In a famously fractious outfit filled with competing songwriters — Fleetwood Mac's classic lineup also included singers Lindsey Buckingham and Stevie Nicks along with drummer Mick Fleetwood and bassist John McVie, to whom she was married — Christine McVie was perhaps the most gifted hit-maker, with a natural flair for melody and a lithe, soulful voice that seemed to send her songs sailing out into the world. Onstage, her steady presence behind the keyboard provided a crucial counterweight to the more dramatic figures cut by Buckingham and Nicks, whose rocky romantic relationship powered the band's darkly glamorous legend.

She also served as a kind of connective link between Fleetwood Mac's early days as a British blues-rock combo and its commercial peak as a Los Angeles-based soft-rock act in the 1970s and '80s. Among the other well-known songs she wrote for the band were "Say You Love Me," "Think About Me" and "Hold Me." Fleetwood Mac won album of the year at the Grammy Awards in 1978 with "Rumours," which has sold more than 20 million copies in the United States alone; the band was inducted into the Rock & Roll Hall of Fame in 1998.

Nicks posted a handwritten note on Instagram on Wednesday in which she called McVie “my best friend in the whole world since the first day of 1975" and said she hadn’t learned that McVie was sick until Saturday night. She finished her note by quoting the lyrics of “Hallelujah” by the L.A. sister trio Haim.

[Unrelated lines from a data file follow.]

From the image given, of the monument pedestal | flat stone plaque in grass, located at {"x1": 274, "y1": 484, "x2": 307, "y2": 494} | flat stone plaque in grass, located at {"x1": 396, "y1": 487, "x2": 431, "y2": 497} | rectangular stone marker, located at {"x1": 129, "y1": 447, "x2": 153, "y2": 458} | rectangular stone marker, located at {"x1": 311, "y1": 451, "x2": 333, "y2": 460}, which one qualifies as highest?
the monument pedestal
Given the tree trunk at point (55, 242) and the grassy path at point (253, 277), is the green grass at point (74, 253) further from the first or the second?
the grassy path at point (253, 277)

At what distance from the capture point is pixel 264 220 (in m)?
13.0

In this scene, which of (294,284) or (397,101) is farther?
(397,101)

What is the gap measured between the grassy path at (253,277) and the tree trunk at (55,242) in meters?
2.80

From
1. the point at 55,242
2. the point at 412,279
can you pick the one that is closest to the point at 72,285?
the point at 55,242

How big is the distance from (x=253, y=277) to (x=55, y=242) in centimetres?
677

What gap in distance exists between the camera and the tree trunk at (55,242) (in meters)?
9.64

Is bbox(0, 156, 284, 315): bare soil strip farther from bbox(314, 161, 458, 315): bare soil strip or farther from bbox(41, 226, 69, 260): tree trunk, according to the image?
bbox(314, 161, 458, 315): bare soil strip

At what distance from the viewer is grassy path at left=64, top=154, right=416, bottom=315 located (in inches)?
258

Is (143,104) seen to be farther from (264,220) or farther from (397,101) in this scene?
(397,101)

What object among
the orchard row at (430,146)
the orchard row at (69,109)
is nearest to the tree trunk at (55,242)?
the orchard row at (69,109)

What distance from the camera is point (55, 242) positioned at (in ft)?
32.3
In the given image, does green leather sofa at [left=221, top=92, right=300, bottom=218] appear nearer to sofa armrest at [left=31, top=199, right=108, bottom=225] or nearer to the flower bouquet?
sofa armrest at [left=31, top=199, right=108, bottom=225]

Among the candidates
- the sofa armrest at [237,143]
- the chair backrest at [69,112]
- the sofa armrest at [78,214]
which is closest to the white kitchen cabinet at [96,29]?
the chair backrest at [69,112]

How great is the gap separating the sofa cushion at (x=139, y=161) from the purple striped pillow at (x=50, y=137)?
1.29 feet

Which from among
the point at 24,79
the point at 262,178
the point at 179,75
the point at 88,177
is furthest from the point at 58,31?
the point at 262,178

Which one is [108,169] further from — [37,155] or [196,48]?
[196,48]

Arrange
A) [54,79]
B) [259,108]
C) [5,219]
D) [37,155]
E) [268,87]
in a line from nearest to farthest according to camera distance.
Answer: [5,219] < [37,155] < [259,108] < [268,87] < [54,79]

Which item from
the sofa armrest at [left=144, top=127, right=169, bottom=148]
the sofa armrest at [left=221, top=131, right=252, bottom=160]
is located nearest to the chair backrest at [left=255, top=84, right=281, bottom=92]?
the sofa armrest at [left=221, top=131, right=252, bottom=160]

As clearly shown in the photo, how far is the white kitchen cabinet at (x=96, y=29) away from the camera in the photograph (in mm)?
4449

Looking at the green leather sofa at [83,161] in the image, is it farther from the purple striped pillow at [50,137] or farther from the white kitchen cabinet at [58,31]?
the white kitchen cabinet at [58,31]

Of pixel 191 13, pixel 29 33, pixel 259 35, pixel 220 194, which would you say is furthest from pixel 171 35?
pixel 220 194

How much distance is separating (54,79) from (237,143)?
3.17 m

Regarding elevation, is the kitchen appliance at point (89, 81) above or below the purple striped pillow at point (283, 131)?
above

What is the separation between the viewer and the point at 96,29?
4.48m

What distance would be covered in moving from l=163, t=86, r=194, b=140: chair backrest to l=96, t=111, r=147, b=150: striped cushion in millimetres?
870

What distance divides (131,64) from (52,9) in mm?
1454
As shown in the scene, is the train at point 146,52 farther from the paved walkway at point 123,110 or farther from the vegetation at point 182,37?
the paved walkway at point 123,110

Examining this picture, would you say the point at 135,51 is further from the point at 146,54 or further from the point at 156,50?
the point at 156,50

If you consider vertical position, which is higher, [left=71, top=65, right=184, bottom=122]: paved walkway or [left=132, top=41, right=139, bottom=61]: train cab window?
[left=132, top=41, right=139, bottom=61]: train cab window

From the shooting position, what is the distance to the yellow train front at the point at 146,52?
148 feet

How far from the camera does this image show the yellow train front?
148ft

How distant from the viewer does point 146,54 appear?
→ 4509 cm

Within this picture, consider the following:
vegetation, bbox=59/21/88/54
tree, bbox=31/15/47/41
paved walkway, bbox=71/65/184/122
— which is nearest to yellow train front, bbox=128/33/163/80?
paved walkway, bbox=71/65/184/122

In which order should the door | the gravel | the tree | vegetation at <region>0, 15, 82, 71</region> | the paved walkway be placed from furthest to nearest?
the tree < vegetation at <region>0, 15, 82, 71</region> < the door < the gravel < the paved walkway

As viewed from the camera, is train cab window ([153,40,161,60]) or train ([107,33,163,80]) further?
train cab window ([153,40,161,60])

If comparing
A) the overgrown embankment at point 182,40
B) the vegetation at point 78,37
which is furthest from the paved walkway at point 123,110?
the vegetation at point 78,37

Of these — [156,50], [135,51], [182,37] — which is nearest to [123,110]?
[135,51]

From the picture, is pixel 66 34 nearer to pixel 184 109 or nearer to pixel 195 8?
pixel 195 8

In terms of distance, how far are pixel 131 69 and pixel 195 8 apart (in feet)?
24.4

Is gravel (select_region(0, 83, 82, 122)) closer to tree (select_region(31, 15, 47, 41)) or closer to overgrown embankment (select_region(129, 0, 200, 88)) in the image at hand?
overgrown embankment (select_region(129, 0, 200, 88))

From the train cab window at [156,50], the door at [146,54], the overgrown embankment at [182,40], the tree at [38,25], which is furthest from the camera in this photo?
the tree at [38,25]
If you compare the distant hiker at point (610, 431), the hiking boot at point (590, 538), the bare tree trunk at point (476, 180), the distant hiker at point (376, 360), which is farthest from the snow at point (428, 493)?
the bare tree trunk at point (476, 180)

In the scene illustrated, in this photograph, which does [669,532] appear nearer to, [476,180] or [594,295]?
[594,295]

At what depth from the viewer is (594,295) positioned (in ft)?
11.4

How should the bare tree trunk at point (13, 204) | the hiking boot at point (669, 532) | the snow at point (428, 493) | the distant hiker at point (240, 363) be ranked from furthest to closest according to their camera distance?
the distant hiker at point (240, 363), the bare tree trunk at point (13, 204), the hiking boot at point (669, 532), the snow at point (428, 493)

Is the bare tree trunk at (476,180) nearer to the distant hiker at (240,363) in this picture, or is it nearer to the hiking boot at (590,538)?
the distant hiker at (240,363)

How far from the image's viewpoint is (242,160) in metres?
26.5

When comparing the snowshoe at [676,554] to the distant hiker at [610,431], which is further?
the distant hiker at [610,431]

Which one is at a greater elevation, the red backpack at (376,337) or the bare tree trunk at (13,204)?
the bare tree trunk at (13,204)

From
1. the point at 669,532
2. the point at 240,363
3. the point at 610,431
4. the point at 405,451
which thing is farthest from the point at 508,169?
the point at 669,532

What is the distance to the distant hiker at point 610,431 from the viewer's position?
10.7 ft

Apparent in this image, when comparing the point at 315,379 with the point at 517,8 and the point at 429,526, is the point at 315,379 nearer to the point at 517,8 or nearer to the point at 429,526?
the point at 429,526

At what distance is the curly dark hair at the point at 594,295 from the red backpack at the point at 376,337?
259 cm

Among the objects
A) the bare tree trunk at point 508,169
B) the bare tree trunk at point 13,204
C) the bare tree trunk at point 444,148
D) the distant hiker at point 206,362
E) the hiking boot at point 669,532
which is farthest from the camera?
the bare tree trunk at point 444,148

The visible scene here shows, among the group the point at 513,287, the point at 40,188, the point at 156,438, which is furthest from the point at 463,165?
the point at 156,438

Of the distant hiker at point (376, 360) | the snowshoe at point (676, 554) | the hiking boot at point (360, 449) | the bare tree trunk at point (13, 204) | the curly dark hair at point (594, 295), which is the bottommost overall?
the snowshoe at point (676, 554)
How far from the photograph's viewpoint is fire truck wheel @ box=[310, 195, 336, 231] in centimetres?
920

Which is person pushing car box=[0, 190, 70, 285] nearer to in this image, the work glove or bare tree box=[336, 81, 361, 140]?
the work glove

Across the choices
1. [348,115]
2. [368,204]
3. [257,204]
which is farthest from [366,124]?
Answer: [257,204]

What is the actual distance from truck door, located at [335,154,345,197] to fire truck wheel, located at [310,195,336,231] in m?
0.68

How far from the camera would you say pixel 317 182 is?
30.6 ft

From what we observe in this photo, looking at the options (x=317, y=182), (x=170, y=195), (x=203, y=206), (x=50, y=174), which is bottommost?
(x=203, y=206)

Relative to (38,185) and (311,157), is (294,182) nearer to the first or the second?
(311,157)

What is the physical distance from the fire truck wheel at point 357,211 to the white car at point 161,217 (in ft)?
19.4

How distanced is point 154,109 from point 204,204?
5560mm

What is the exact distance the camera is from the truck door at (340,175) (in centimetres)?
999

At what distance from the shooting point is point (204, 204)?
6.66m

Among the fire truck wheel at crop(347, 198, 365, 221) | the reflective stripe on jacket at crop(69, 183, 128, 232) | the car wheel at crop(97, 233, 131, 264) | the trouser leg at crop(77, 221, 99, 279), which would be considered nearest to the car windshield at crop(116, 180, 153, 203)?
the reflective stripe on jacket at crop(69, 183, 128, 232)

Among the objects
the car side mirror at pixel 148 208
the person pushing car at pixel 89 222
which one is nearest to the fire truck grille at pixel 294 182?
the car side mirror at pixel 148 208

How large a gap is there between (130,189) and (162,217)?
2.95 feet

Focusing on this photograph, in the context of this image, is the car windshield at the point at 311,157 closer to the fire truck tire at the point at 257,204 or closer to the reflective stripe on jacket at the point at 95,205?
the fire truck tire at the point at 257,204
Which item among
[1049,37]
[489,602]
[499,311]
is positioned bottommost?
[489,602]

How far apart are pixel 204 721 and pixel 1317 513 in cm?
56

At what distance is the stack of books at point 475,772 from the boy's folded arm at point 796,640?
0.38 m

McVie was born Christine Perfect on July 12, 1943, in the village of Bouth in northwest England. Having learned to play piano as an adolescent — her father was a college music professor — she joined the British band Chicken Shack in 1967 and scored a modest hit with a cover of Etta James' "I'd Rather Go Blind." She married John McVie in 1968 and joined Fleetwood Mac in 1970, not long after releasing a debut solo album called "Christine Perfect"; Buckingham and Nicks arrived in time for the band's self-titled 1975 LP. "Rumours" documented the fraying of numerous relationships within the band, including that of the McVies, who divorced in 1976.

Christine McVie continued playing with Fleetwood Mac throughout the late '70s and '80s — "Hold Me," from 1982's "Mirage," was inspired by her relationship with Dennis Wilson of the Beach Boys — and she released a second solo album in 1984.

A reluctant traveler who spoke frequently of her fear of flying, McVie opted out of a Fleetwood Mac tour in the early '90s, though she did perform "Don't Stop" with the band's other key members at President Bill Clinton's inaugural ball. She later took part in "The Dance," a hugely successful live album released in 1997, after which she quit the band and moved to the English countryside.

She returned to Fleetwood Mac in 2014 for a lengthy reunion tour and made a 2017 duo album with Buckingham. In 2018, Buckingham was fired from the band and replaced on the road by Neil Finn of Crowded House and Mike Campbell of Tom Petty's Heartbreakers.